---------- Study text ----------
Chapter 2, by Riva, shifts the focus of the analysis from technology to human factors. In particular, chapter 2 outlines a psychological framework for the concept of Ambient Intelligence (AmI), centered on three concepts: action, situation and presence. Using this framework it is provided a psychological definition of AmI, based on the experience of the user: AmI is the effective and transparent support to the activity of the subjects through the use of information and communication technologies.
In Chapter 3 Gaggioli further develops this vision, by presenting a framework to evaluate user’s experience in AmI systems. Main feature of the framework is the role of attention in actively selecting information from the digital environment. Being a limited resource, attention forces the individual to focus on a restricted number of environmental or internal stimuli per time unit. This approach allows the author to outline a practical method to assess optimal user experience in AmI systems.
Chapter 4, can be considered an Appendix to the first three chapters. Prepared by the IST Advisory Group (ISTAG), the chapter describes AmI as an “emerging property” of intelligent interfaces supported by computing and networking technology, and embedded in everyday objects such as furniture, clothes, vehicles, roads and smart materials. The chapter underlines the role of “future scenario building” as a critical process to support the development of effective AmI applications.
Session II - The Architecture Of Ambient Intelligence: Towards Pervasive Computing And Context Awareness
In Chapter
5 by Cortese, Lunghi and Davide describe Physical
Service Environments, which combine pervasive computing and
context awareness to deliver enhanced, highly usable services
to mobile users. At the communications layer, this kind of
pervasive computing will require adaptive access technologies,
ad-hoc networking and architectures to achieve seamless interoperability
among wireless technologies. As far as concerns middleware,
innovative architectures for pervasive computing will enable
mobile clients, sensors and application servers to interact
in the physical service environment. But context-aware service
environments also require a well designed, standard architecture
for the management of context information.
Chapter
6 by Piva and colleagues addresses three main issues
related to supporting an adaptive interaction between the user and the
Smart Space: how can we approximate in an AmI system the deep understanding
of the context typical of human beings in the user interface of a Smart
Space? How can we replicate the richness and flexibility of human-to-human
communication? How do we design a flexible architecture which can effectively
link the context sensing and multimodal communication functionalities?
The proposed approach is twofold: first they use a neuro-biological model
of awareness as a blueprint for the design of a flexible architecture
for AmI systems. Then, they exploit a Virtual Character based interface
to allow the system to address the user by means of a range of natural
communication modalities: voice, eye gaze, facial expressions and gestures.
Kameas, Mavrommati and Markopulos in Chapter
7 present a coherent way to create UbiComp applications.
These are based on tangible objects, which carry the computing and networking
technology required. The possibility to reuse devices for several purposes
- not all accounted for during their design - opens possibilities for
emergent uses of ubiquitous devices, whereby the emergence results from
actual use and people’s creativity.
---------- Data for analysis ----------
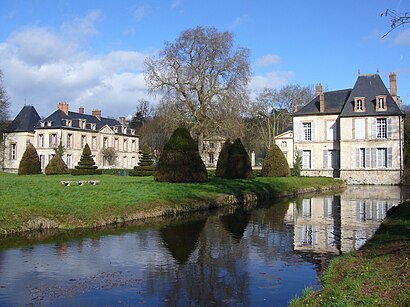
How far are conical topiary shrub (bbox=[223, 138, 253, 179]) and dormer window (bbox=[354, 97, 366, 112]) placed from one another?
13.1 metres

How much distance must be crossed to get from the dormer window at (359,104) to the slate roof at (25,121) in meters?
34.7

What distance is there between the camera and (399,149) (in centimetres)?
3347

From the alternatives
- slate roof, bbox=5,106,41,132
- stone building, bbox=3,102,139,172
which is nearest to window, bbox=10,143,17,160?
stone building, bbox=3,102,139,172

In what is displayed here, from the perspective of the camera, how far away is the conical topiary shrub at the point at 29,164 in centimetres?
3403

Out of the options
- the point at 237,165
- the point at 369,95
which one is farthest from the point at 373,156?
the point at 237,165

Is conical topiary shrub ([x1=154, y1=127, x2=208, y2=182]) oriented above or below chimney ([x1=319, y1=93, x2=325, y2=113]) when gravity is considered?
below

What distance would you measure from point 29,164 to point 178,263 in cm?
2979

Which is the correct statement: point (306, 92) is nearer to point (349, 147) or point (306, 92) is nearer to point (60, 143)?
point (349, 147)

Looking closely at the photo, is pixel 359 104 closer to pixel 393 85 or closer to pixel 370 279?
pixel 393 85

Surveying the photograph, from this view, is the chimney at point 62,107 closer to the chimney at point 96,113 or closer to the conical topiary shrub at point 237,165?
the chimney at point 96,113

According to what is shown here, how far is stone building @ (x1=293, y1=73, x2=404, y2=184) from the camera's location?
33688 mm

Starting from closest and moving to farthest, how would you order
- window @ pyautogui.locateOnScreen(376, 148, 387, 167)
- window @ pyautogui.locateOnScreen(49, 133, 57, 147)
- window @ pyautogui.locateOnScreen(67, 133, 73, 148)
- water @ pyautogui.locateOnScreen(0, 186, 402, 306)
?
water @ pyautogui.locateOnScreen(0, 186, 402, 306), window @ pyautogui.locateOnScreen(376, 148, 387, 167), window @ pyautogui.locateOnScreen(49, 133, 57, 147), window @ pyautogui.locateOnScreen(67, 133, 73, 148)

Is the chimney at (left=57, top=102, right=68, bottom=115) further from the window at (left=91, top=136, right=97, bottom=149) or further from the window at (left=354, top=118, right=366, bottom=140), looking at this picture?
the window at (left=354, top=118, right=366, bottom=140)

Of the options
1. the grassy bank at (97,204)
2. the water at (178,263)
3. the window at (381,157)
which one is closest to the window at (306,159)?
the window at (381,157)
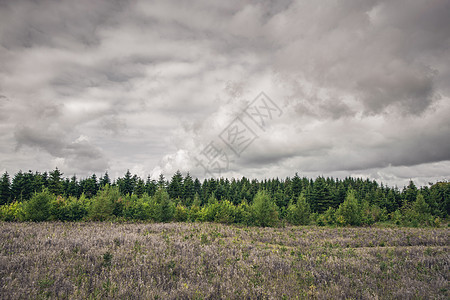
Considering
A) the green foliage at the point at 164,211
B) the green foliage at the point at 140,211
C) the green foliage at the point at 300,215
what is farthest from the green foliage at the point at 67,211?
the green foliage at the point at 300,215

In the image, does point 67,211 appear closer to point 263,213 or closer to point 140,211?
point 140,211

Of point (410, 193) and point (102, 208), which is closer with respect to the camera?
point (102, 208)

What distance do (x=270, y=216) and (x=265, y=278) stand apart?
1894 cm

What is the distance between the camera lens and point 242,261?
27.3ft

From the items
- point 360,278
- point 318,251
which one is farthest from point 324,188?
point 360,278

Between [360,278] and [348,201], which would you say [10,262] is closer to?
[360,278]

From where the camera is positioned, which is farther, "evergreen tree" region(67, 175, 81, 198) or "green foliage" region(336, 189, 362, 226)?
"evergreen tree" region(67, 175, 81, 198)

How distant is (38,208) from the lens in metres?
18.7

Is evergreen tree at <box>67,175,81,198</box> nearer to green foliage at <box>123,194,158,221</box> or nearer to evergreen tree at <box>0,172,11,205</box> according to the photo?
evergreen tree at <box>0,172,11,205</box>

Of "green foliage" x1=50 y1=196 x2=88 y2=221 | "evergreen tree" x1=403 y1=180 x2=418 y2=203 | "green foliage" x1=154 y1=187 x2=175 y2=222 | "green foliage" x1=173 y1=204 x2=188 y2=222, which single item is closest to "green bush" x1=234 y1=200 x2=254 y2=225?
"green foliage" x1=173 y1=204 x2=188 y2=222

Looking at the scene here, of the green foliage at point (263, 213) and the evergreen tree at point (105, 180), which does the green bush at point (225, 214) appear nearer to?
the green foliage at point (263, 213)

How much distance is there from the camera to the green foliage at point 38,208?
60.2 ft

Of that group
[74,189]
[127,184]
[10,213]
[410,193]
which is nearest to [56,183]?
[74,189]

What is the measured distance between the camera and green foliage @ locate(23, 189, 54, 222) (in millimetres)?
18344
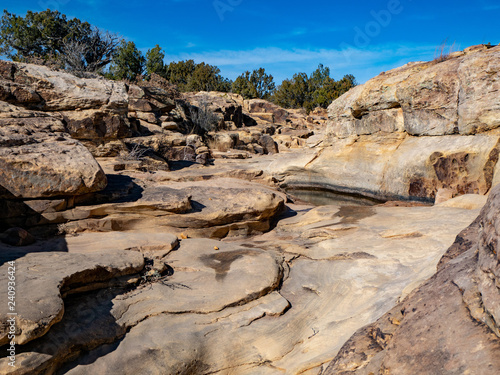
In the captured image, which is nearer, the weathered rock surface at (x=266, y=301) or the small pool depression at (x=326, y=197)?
the weathered rock surface at (x=266, y=301)

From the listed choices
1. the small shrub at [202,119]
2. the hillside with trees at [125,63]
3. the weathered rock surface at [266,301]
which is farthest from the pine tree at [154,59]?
the weathered rock surface at [266,301]

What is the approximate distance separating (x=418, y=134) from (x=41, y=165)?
7631 mm

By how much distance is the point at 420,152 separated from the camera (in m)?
8.18

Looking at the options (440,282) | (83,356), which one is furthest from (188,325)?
(440,282)

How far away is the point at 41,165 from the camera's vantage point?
506 cm

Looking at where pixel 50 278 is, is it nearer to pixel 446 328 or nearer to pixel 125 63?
pixel 446 328

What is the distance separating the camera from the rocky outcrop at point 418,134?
7.20 metres

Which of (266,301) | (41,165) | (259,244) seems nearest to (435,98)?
(259,244)

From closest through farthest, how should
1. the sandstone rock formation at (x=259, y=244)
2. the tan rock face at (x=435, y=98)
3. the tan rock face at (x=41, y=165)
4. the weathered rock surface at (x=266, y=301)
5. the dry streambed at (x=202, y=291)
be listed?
the sandstone rock formation at (x=259, y=244) → the dry streambed at (x=202, y=291) → the weathered rock surface at (x=266, y=301) → the tan rock face at (x=41, y=165) → the tan rock face at (x=435, y=98)

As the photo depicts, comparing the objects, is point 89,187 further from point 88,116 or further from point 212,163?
point 212,163

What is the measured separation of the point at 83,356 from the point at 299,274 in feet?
7.81

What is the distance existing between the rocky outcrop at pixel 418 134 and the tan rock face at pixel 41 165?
628 cm

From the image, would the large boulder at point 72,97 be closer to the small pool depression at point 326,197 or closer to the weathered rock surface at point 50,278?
the small pool depression at point 326,197

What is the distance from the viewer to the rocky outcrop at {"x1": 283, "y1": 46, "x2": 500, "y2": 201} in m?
7.20
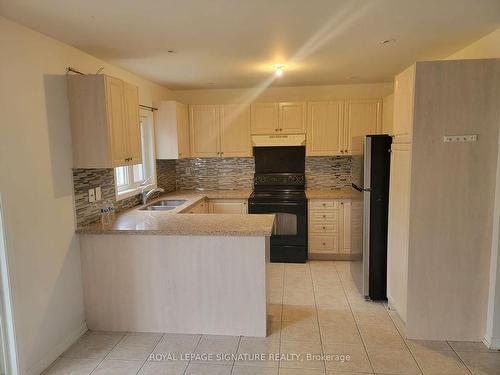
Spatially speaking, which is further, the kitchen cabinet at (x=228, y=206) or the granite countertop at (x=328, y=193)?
the kitchen cabinet at (x=228, y=206)

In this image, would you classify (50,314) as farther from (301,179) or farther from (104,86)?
(301,179)

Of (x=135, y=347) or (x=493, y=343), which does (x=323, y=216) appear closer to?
(x=493, y=343)

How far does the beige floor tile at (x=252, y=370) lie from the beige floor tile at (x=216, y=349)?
0.31 feet

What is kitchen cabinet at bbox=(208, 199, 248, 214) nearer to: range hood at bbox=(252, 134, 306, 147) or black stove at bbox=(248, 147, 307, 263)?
black stove at bbox=(248, 147, 307, 263)

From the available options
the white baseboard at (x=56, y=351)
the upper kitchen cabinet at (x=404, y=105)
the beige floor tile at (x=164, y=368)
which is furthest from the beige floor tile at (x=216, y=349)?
the upper kitchen cabinet at (x=404, y=105)

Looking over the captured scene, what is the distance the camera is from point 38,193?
7.83 ft

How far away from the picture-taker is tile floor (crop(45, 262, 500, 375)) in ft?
7.79

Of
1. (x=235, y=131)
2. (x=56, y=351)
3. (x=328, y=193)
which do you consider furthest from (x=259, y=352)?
(x=235, y=131)

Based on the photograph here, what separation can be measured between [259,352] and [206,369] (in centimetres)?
41

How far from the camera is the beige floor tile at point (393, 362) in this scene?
2.33m

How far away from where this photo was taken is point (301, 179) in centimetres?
505

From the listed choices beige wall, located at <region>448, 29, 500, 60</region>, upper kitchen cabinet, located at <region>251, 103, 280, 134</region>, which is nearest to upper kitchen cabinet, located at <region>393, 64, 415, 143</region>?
beige wall, located at <region>448, 29, 500, 60</region>

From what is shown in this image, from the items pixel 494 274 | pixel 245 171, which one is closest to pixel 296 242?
pixel 245 171

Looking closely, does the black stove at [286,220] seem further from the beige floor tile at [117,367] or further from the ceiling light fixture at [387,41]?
the beige floor tile at [117,367]
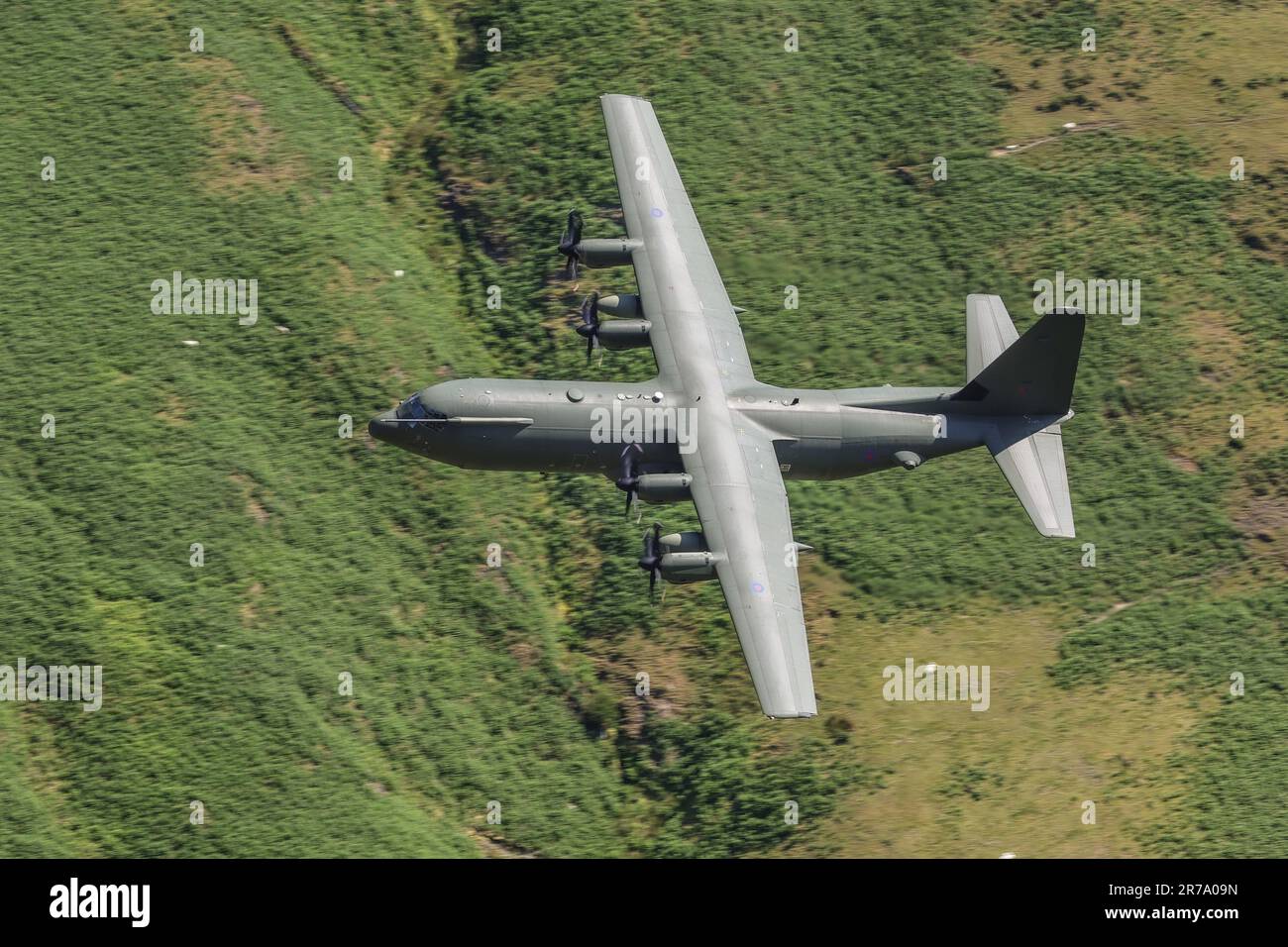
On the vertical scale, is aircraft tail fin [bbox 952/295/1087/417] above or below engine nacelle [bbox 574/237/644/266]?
----------
## Exercise brief
Extract the passage of the Ambient Intelligence chapter overview from "The proposed approach" up to and including "expressions and gestures.", word for word.

## Exercise response
The proposed approach is twofold: first they use a neuro-biological model
of awareness as a blueprint for the design of a flexible architecture
for AmI systems. Then, they exploit a Virtual Character based interface
to allow the system to address the user by means of a range of natural
communication modalities: voice, eye gaze, facial expressions and gestures.